Em audiência na Câmara dos Deputados, Fernando Haddad perdeu a paciência com as provocações da oposição. E partiu para cima.
Ao ouvir que a economia vai mal e que deveria voltar para os livros: “Eu não sei o quanto o senhor gosta dos livros, mas lhe peço que acompanhe os relatórios da Fazenda”.
Ao ver o custo do calote nos precatórios e a isenção de ICMS (feitos por Bolsonaro) postos na conta do governo: “O filho é teu, tem que assumir. Faz exame de DNA”.
Sobre o desprezo à cultura: “O senhor gosta de monocultura, eu que sei que o senhor gosta.” “Eu olho pro senhor do ponto de vista antropológico. (…) Tentando entender o seu raciocínio. Com grande dificuldade”.
Sobre isenção de imposto para jogo: “Eu me pergunto se o senhor está em seu juízo perfeito.”

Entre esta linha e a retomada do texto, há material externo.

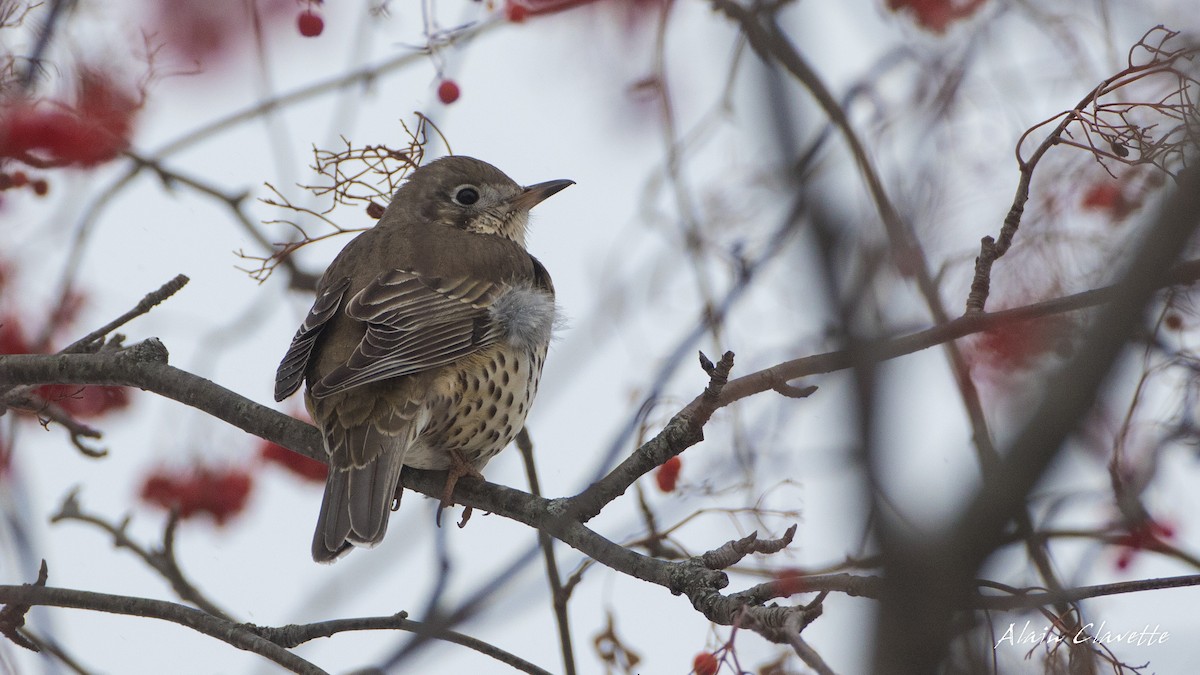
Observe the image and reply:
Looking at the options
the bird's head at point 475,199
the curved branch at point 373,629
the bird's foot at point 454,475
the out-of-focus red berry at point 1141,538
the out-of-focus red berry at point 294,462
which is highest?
the bird's head at point 475,199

E, com toda a razão, acusou o bolsonarismo de estar mais interessado em lacrar nas redes do que em contribuir para um debate sério sobre o país — ironicamente, ao criticar a lacração alheia, lacrou como se não houvesse amanhã.
Reconheça-se, Haddad foi divertidíssimo, deu um baile e, indiscutivelmente, ganhou a discussão.
Mas não levou.
Nem só de bolsonaristas lacradores e mal intencionados vive a crítica ao governo: há muita gente séria e bem intencionada que está preocupada, com bons motivos, com os rumos da economia.
O deficit nominal está na lua, continua subindo, mas o arcabouço fiscal não prevê corte de despesas em nenhuma circunstância (ao contrário, prevê aumento constante). O equilíbrio fiscal depende exclusivamente de aumento de arrecadação (ou seja, de impostos). Mas, quando a arrecadação aumenta, em vez de abater a dívida, o governo reduz a meta do déficit primário.
Ministros como Ruy Costa e Alexandre Silveira defendem aumentar os gastos e só quem demonstra compromisso com a responsabilidade fiscal é o ministro da Fazenda. O próprio Lula vive criticando a responsabilidade fiscal e defende redução de juro na marra. E bastou Haddad defender na Câmara a tributação das importações da China (que chama, não sem razão, de “contrabando”) para o presidente avisar que deve vetá-la.
Haddad disse que “a impressão que dá é que tem um fantasminha fazendo a cabeça de pessoas e prejudicando nosso plano de desenvolvimento”.
O problema é que o “fantasminha” que está assombrando o governo Lula e atrapalhando os planos de Haddad é o próprio presidente Lula.